*Supplied passage*
## begin

But beyond the huge benefit to my being at home, I was not just sitting there waiting for something to fall from the sky that would occupy my time, worry and attention like nothing I have ever known. I was there to write books.

Writing has been a passion of mine for nearly as long as I can remember. When I first started out I would devour books on writing and later read with painstaking detail the biographies of my favorite authors hoping to find the secrets to their storytelling. Of course, there were none. Hard work and dedication, those are the secrets. But I learned that sometimes to get some place you really want to be, it helps to picture yourself there first. Such was my thinking when one day about six years ago, I came home from a day at the office and Franca asked if I knew anything of the Colombian writer, Gabriel Garcia Marquez. I didn’t and so she told me of how he had quit his job while on vacation, then he and his wife sold off many of their belongings in order to eke out a living while he focused solely on writing. What I had when she finished wasn’t a sudden epiphany but one that arrived over the next couple of days: For the years and years of my own hard work and dedication to pay off I would need to take some risk. So we adjusted our plans and set new priorities and eighteen months later I turned in my rung on the corporate ladder for a comfy writer’s chair and began the long, arduous, but enjoyable journey of channeling my passion for writing into paying work.

## end

*Set exercise 1*
Retype the part of the passage about becoming a writer that opens with the words containing "But beyond the" and closes with "to write books.".
*Set exercise 2*
In the passage about becoming a writer, which Colombian writer did Franca ask about?

*Given material*
## begin

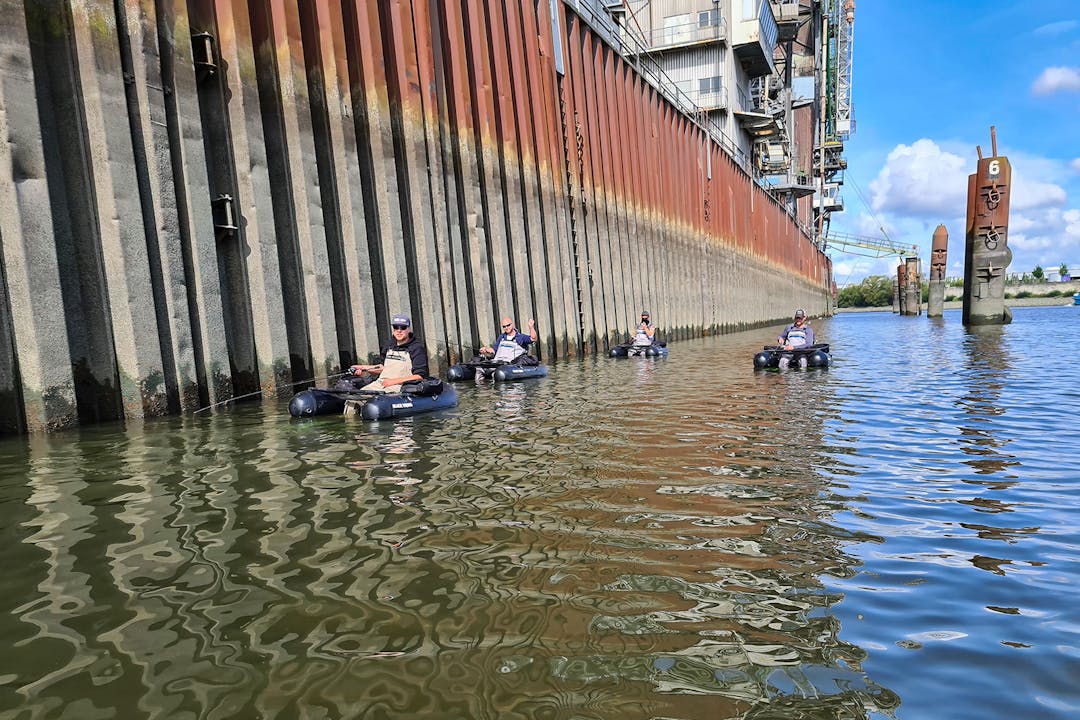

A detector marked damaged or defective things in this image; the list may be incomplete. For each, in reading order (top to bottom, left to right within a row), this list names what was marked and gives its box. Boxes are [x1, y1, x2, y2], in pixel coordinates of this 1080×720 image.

rusty steel wall [0, 0, 828, 434]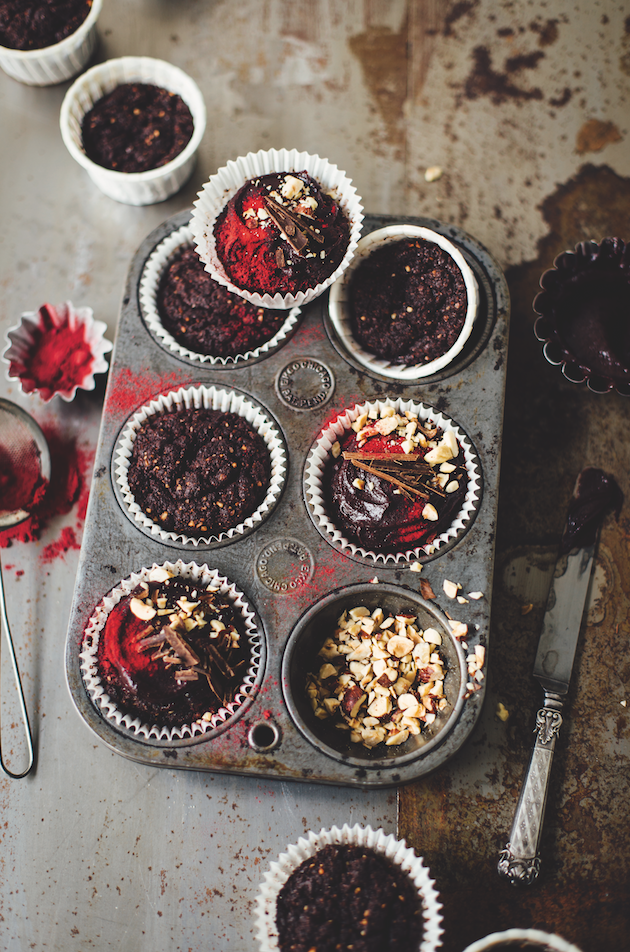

## end

*Solution 1*
But beyond the huge benefit to my being at home, I was not just sitting there waiting for something to fall from the sky that would occupy my time, worry and attention like nothing I have ever known. I was there to write books.

*Solution 2*
Gabriel Garcia Marquez